● **TEXT EXCERPT**:
# Series 2 RS Turbo



## GrEyHoUnD (Oct 9, 2010)

Hello all,

last weekend i had the pleasure of cleaning a mate of mines RS Turbo. Thought it was worthy of a thread so here goes!

Products used were:

2BM
Dodo Born to be mild
Dodo Yeti wash mitt
Blackmax Pre wax glaze
Autoglym HD Wax
Valet Pro ph neutral snow foam
Bilberry Wheel cleaner
Various brushes
Menzerna Power gloss 
Many MF clothes
Auto Engine and machine cleaner
(thats about it i think!)

Here goes with the pics (he's ok with having his plate on here)

Before




































Washing









































































After 2BM
































































Under the Bonnet Time!




























After the pre-wax treatment














































Wax Time!



















After the first coat of wax




























After the Second coat





































Underneath




























Hello air filter!!










Finished engine bay




























Then Finally, show pictures 
































































The End!!

Sorry for the loads of pics but i couldnt choose which ones to keep so just put them all in!!!

Cheers

Jonny


----------



## alan_mcc (Oct 28, 2008)

that's perfect :argie:


----------



## Scrim-1- (Oct 8, 2008)

Looks nice, no tyre dressing?


----------



## mk2jon (Mar 10, 2009)

Old skool turbo :thumb:


----------



## TIODGE (Jan 26, 2011)

Good work but car isn't my cup of tea.. Think the back bumper looks the bees but the front is a bit to in your face


----------



## GrEyHoUnD (Oct 9, 2010)

Scrim-1- said:


> Looks nice, no tyre dressing?


He hates shiny tyres so just cleaned them


----------



## GrEyHoUnD (Oct 9, 2010)

TIODGE said:


> Good work but car isn't my cup of tea.. Think the back bumper looks the bees but the front is a bit to in your face


Yeah its a clio rear diffuser  the front is very angry haha


----------



## Teddy (Dec 15, 2007)

Impressively clean but older cars shouldn't have modern day styling features - such as the rear bumper and red pin stripe on the wheels.


----------



## antony_Dannatt (Jun 3, 2008)

the rear is awesome suits the diffuser soooooooo well but as said earlier front a bit angry for me . Good clean too!!


----------



## stonejedi (Feb 2, 2008)

lovely example superb work.how much power is that one pushing out?


----------



## GrEyHoUnD (Oct 9, 2010)

Its only running about 8psi at the minute because its still being run in but when thats sorted it will be around 210bhp i think my mate said.

● **Dataset items**:
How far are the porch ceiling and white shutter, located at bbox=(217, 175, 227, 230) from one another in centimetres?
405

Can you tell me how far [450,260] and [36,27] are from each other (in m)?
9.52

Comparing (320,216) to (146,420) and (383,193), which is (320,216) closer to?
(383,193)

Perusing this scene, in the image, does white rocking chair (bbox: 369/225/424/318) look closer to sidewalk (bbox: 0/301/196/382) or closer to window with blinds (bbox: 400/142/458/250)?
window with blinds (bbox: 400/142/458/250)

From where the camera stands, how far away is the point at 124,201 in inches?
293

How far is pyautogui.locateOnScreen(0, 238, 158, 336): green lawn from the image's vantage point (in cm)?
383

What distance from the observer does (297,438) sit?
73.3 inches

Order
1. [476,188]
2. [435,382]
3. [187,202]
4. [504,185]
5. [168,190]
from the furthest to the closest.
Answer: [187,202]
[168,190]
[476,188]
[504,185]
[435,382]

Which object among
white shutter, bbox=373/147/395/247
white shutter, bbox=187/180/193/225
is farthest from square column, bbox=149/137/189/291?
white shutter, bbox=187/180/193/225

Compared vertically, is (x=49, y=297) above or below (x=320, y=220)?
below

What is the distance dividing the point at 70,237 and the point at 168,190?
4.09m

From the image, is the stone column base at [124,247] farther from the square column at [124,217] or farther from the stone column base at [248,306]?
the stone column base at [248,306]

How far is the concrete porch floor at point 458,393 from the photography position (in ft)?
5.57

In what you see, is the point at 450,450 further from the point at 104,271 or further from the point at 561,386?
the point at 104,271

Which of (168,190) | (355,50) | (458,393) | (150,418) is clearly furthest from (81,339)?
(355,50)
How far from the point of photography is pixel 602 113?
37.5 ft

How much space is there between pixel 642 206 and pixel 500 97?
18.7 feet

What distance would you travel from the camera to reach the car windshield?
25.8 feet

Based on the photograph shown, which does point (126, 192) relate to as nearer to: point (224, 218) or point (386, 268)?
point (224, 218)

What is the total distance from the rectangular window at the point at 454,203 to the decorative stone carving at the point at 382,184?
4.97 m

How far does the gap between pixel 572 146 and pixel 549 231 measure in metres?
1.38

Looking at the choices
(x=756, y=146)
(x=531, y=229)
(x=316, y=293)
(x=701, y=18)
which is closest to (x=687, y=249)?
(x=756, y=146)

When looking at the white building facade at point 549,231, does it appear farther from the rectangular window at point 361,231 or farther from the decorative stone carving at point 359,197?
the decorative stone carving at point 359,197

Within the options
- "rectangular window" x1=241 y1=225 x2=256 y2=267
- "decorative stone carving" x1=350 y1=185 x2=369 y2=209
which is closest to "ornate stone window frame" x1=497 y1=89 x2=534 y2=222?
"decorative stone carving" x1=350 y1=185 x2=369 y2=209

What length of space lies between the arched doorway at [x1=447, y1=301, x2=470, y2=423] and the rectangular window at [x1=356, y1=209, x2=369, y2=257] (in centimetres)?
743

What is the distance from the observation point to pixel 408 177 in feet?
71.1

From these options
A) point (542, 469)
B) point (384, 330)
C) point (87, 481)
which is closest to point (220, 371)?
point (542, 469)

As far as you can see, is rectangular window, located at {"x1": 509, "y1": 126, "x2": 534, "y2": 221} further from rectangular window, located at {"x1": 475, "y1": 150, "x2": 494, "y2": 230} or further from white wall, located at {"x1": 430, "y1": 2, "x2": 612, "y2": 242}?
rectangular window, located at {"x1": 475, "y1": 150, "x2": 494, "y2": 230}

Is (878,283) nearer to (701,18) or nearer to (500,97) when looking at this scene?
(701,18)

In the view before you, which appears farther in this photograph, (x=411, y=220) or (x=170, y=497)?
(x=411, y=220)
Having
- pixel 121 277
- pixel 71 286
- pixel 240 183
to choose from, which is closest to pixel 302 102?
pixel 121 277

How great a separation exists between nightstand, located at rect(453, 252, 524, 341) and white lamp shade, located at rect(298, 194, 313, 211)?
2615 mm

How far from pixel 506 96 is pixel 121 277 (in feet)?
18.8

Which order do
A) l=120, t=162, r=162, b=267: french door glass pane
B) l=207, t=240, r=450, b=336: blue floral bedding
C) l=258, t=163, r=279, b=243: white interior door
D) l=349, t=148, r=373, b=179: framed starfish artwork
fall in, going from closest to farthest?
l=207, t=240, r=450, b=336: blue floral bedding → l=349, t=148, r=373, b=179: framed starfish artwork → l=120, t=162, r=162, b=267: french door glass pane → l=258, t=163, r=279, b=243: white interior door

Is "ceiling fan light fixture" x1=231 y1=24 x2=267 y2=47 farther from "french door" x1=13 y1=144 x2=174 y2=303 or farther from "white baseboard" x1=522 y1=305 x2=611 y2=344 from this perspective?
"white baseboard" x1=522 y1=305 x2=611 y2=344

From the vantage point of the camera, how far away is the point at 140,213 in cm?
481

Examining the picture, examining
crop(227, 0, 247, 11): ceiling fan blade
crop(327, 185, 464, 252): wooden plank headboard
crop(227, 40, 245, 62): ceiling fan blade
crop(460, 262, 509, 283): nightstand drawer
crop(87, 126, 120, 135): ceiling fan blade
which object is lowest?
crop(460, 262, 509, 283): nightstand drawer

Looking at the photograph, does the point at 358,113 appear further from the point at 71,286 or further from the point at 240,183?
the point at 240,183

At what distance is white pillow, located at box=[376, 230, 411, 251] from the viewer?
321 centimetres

● **THE TASKS**:
a) In the RS Turbo detailing thread, how much boost is the car running at the moment, and why?
b) Write the next part of the RS Turbo detailing thread, picking up after its final post.

● **ANSWERS**:
a) About 8 psi, because it is still being run in.

b)
----------



## perks (Aug 13, 2008)

I remember this from Performance Ford. Serious machine and a great job.


----------



## Ant695 (Mar 21, 2011)

Looks awesome.

Ant695


----------



## andrewst500 (Nov 2, 2008)

lovely rs


----------



## tonyy (Jul 26, 2008)

Really nice...great reflections..


----------



## cheeks (Aug 26, 2010)

awesome car, had loads of these "back in the day" and cossies, LOVE that rear bumper mate, mint!


----------



## id_doug (Apr 6, 2011)

Great job and nice finish. Loving some of the "old school" cars on here at the minute. Makes me want to go back to my youth!


----------



## Alan H (Jun 28, 2009)

Absolutely stunning. And that is one trick rear bumper.


----------



## GrEyHoUnD (Oct 9, 2010)

Thanks for the comments  i'll make sure he hears all the feedback :thumb:


----------



## North east Car Care (Jan 14, 2008)

A stunning old skool ford, lovely work matey.


----------



## A21GAV (Nov 26, 2007)

Nice work mate, saw this car at Santa pod as was with Jim, the owner of the Mk5 Escort with RsTurbo engine 2 cars up from this one in the 4th pic from the bottom.


----------



## GrEyHoUnD (Oct 9, 2010)

Yeah i know which one u mean, its the mk5 with the mk6 back end if im right in saying so?


----------



## uzi-blue (Mar 16, 2011)

Love these cars. nice job. :thumb:


----------



## andymoss (Aug 9, 2007)

Great work and nice to see an older car in such top condition. It has to be dry use only I presume?
The rear diffuser integrates superbly on the car but the exhaust seemed a bit small or is that because I almost expect a big boy racer tailpipe?


----------



## bidderman1969 (Oct 20, 2006)

very good work, but not really my cup o'tea, them mirros are ridiculous tho


----------



## GrEyHoUnD (Oct 9, 2010)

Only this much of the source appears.